BEGIN Records shown

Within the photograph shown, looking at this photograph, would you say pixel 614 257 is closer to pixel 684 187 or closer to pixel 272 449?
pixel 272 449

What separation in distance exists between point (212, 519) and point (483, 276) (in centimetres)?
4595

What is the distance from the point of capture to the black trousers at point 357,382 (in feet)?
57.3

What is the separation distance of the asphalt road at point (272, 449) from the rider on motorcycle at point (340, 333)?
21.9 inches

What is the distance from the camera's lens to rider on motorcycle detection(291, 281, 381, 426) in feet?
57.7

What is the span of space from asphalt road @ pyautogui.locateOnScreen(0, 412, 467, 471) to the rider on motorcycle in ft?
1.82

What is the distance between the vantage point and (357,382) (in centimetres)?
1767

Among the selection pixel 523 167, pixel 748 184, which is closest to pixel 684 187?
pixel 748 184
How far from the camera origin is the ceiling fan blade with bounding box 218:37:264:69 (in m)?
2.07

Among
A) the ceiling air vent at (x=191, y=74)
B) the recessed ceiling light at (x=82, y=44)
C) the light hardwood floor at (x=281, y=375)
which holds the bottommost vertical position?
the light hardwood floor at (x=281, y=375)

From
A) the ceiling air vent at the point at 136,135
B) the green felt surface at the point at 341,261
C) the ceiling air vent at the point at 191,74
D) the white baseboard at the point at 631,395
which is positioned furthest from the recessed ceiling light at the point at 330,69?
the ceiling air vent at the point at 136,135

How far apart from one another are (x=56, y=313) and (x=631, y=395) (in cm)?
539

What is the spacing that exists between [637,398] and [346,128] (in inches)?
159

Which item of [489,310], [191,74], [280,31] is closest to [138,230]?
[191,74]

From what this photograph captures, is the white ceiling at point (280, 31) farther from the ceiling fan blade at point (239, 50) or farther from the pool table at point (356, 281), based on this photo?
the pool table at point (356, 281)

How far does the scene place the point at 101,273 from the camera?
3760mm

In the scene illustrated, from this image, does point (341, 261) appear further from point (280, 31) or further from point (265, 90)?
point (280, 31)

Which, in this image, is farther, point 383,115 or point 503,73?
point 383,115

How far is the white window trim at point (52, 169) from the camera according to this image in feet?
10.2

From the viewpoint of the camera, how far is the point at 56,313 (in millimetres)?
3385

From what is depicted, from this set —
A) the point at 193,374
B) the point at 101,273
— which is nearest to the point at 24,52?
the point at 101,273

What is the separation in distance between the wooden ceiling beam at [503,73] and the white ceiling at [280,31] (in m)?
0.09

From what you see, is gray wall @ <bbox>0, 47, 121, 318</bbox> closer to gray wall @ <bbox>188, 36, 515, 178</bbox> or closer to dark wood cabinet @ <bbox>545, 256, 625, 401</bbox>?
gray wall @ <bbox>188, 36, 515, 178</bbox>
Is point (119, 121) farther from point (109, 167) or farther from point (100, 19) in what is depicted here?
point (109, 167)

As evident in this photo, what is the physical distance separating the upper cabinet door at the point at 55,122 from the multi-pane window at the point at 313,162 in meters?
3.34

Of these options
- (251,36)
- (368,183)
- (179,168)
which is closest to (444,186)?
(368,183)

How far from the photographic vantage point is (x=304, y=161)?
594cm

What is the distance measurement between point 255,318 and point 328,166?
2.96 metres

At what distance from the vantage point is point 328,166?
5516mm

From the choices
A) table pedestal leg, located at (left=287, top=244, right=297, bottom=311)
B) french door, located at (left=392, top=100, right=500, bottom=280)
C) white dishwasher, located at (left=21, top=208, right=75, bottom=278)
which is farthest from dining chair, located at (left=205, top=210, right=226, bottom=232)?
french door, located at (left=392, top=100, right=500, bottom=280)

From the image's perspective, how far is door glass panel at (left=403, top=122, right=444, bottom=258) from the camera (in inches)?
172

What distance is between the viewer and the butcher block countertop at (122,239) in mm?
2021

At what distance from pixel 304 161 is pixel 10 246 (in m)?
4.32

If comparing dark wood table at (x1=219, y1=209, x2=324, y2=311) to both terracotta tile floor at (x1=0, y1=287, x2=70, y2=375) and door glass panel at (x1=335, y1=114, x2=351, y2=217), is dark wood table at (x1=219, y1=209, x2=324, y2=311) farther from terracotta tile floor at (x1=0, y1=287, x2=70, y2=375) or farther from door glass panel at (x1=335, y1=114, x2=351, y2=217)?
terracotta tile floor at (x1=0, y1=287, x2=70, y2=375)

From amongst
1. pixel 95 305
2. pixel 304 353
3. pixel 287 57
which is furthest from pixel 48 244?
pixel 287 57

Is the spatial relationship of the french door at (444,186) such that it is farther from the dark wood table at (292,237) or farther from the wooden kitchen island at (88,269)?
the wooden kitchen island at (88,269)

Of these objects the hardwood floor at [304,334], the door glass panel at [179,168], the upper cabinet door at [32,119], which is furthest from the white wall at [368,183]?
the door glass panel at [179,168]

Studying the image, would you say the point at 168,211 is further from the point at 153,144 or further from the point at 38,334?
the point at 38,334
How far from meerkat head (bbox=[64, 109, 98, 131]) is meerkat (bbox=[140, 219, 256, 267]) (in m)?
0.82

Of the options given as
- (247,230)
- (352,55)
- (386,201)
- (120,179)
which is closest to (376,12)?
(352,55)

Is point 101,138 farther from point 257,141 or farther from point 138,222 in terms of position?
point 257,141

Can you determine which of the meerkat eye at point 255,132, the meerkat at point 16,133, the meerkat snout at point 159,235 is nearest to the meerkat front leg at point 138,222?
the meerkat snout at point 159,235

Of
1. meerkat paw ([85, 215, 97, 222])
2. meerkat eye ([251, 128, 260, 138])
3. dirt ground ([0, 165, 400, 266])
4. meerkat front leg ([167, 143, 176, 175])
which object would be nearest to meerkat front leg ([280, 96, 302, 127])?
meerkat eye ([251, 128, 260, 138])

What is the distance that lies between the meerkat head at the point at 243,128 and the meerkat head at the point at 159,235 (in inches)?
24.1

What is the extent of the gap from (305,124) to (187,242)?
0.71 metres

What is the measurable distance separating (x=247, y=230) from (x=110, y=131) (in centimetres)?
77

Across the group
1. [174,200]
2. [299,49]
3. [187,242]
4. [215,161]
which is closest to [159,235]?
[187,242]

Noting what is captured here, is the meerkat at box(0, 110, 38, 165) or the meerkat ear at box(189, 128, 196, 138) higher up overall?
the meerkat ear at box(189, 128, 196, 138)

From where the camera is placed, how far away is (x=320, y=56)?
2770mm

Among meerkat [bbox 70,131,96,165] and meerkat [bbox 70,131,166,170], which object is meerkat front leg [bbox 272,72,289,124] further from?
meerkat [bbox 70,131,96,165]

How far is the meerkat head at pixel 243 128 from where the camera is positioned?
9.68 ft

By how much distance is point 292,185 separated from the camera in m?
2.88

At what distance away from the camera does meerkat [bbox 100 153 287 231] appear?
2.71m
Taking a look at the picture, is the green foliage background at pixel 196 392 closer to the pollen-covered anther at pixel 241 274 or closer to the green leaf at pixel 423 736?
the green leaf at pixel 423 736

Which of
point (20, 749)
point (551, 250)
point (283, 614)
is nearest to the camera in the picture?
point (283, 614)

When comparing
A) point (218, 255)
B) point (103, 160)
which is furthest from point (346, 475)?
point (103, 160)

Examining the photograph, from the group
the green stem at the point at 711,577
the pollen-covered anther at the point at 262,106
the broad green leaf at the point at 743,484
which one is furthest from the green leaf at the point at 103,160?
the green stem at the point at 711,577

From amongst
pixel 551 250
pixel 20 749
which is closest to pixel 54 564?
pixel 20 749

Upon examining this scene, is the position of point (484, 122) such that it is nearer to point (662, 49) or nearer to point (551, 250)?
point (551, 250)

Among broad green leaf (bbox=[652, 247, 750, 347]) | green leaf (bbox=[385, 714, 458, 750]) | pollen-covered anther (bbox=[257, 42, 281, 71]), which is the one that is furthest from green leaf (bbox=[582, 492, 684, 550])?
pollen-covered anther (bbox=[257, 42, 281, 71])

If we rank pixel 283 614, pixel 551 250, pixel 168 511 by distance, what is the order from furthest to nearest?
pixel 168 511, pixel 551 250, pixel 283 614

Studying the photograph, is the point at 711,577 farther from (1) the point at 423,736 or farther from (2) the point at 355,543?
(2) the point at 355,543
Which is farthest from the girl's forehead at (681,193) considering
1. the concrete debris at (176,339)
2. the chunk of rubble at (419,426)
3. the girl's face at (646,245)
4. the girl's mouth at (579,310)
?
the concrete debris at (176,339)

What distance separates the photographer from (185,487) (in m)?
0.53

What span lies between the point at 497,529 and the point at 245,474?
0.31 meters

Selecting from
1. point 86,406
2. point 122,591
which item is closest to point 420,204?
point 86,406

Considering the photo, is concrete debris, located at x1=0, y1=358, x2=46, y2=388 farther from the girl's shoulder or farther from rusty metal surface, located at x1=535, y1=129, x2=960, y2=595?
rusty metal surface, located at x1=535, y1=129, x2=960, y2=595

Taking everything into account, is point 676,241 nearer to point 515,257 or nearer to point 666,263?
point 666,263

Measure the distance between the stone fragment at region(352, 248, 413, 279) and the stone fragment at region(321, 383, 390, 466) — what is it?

END Records shown

### Written request
Reproduce the lines verbatim, starting at the line containing "Of the options given as" and ending at the line containing "0.71 metres", both included.

### Full solution
Of the options given as
- (247,230)
- (352,55)
- (386,201)
- (120,179)
which is closest to (376,12)?
(352,55)

Is point 101,138 farther from point 257,141 or farther from point 138,222 in terms of position?
point 257,141

Can you determine which of the meerkat eye at point 255,132, the meerkat at point 16,133, the meerkat snout at point 159,235 is nearest to the meerkat front leg at point 138,222?
the meerkat snout at point 159,235

Of
1. meerkat paw ([85, 215, 97, 222])
2. meerkat eye ([251, 128, 260, 138])
3. dirt ground ([0, 165, 400, 266])
4. meerkat front leg ([167, 143, 176, 175])
which object would be nearest to meerkat front leg ([280, 96, 302, 127])?
meerkat eye ([251, 128, 260, 138])

What is the distance that lies between the meerkat head at the point at 243,128 and the meerkat head at the point at 159,235 (in inches)?
24.1

What is the extent of the gap from (305,124) to (187,242)?
0.71 metres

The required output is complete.